Generative foundation models are increasingly scaled in both width and depth, posing significant challenges for stable feature learning and reliable hyperparameter (HP) transfer across model sizes. While maximal update parameterization ($μ$P) has provided a principled solution to both problems for width scaling, existing extensions to the joint width-depth scaling regime remain fragmented, architecture- and optimizer-specific, and often rely on technically involved theories. In this work, we develop a simple and unified spectral framework for $μ$P under joint width-depth scaling. For deep residual networks whose residual blocks contain $k$ transformations, the framework specifies how the norms of weights and their per-step updates should scale with width and depth. It reveals a fundamental transition from $k=1$ to $k\geq 2$, unifying previously disparate $μ$P formulations and identifying the $k\geq 2$ case as more appropriate for practical architectures with multi-transformation branches such as Transformers. Building on this framework, we derive a general recipe for implementing $μ$P across a broad class of optimizers by mapping spectral constraints to concrete HP parameterizations, recovering existing results and extending them to additional optimizers. Finally, experiments on GPT-2 style language models show that the $μ$P formulation derived from the $k\geq 2$ case achieves stable feature learning and robust HP transfer under width-depth scaling, whereas standard parameterization and $μ$P in the $k=1$ case often fail to do so. These results support the practical effectiveness of the proposed spectral framework.

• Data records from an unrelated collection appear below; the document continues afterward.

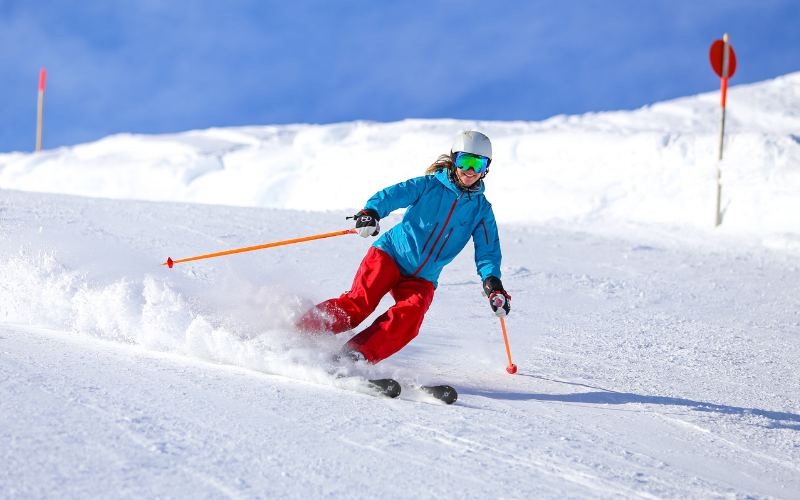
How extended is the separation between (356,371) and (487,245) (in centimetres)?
106

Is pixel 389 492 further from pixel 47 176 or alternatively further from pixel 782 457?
pixel 47 176

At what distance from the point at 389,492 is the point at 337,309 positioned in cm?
148

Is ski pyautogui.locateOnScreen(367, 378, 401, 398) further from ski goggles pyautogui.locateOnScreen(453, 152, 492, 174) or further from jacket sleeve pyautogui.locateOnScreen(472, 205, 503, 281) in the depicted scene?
ski goggles pyautogui.locateOnScreen(453, 152, 492, 174)

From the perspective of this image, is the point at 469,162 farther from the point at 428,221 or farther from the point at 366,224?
the point at 366,224

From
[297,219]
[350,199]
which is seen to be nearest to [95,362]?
[297,219]

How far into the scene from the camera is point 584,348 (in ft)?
A: 13.0

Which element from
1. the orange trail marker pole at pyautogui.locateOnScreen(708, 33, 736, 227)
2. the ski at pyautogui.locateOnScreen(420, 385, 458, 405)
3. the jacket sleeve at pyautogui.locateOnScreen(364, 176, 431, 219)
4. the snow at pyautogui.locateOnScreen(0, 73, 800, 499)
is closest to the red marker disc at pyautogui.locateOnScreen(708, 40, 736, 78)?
the orange trail marker pole at pyautogui.locateOnScreen(708, 33, 736, 227)

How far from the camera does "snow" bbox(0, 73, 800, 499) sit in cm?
170

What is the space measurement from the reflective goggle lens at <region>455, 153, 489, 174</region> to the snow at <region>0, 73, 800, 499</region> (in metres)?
1.08

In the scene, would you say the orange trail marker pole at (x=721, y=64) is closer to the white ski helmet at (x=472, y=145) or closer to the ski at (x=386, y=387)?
the white ski helmet at (x=472, y=145)

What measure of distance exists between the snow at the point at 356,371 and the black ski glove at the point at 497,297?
14.5 inches

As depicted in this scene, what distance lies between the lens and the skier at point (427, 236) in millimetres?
3084

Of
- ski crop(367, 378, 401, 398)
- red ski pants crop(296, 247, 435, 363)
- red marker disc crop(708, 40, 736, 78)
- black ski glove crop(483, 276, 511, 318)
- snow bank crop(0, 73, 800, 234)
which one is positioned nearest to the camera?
ski crop(367, 378, 401, 398)

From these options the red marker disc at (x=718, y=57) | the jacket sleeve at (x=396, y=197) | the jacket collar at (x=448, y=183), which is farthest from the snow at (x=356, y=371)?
the red marker disc at (x=718, y=57)
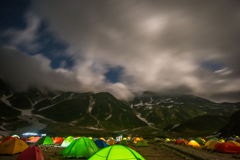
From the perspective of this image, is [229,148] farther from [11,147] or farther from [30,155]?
[11,147]

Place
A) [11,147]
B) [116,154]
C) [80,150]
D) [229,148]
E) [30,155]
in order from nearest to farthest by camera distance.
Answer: [116,154] < [30,155] < [80,150] < [11,147] < [229,148]

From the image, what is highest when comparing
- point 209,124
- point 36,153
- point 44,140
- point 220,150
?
point 36,153

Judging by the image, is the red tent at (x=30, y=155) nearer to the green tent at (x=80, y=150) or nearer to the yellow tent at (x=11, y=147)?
the green tent at (x=80, y=150)

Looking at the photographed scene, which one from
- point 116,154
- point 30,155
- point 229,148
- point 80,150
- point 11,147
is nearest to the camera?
point 116,154

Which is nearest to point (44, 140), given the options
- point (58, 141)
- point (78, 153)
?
point (58, 141)

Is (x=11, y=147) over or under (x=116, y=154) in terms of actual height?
under

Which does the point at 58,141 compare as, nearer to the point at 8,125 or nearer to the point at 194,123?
the point at 8,125

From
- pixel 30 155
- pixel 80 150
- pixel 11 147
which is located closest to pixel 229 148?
pixel 80 150

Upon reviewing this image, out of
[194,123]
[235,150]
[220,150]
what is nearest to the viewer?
[235,150]

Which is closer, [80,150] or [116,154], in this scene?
[116,154]

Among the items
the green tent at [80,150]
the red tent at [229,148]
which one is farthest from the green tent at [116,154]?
the red tent at [229,148]

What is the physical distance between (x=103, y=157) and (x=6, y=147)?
54.9 feet

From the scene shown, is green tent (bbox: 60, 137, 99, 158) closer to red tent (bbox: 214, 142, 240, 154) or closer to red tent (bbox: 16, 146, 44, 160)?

翻译：生成式基础模型在宽度和深度上均呈递增缩放趋势，这给稳定特征学习以及跨模型尺寸的超参数迁移带来了重大挑战。虽然最大更新参数化($μ$P)已为宽度缩放的两个问题提供了原则性解决方案，但现有向宽度-深度联合缩放机制的扩展仍存在碎片化、架构与优化器特异性问题，且通常依赖技术性较强的理论。本研究针对宽度-深度联合缩放场景下的$μ$P，构建了一个简洁统一的谱框架。对于残差块包含$k$个变换的深度残差网络，该框架规定了权重范数及其每步更新量应如何随宽度和深度缩放。研究揭示了从$k=1$到$k\geq 2$的根本性转变，统一了此前分散的$μ$P公式体系，并指出$k\geq 2$情形更适用于具有多变换分支（如Transformer）的实际架构。基于该框架，通过将谱约束映射为具体超参数化形式，我们推导出适用于广泛优化器类别的通用$μ$P实现方案，既恢复了既有结果又扩展至其他优化器。最后，GPT-2风格语言模型上的实验表明，基于$k\geq 2$情形的$μ$P公式在宽度-深度缩放下实现了稳定特征学习与鲁棒超参数迁移，而标准参数化及$k=1$情形的$μ$P往往无法达成。这些结果支持了所提谱框架的实践有效性。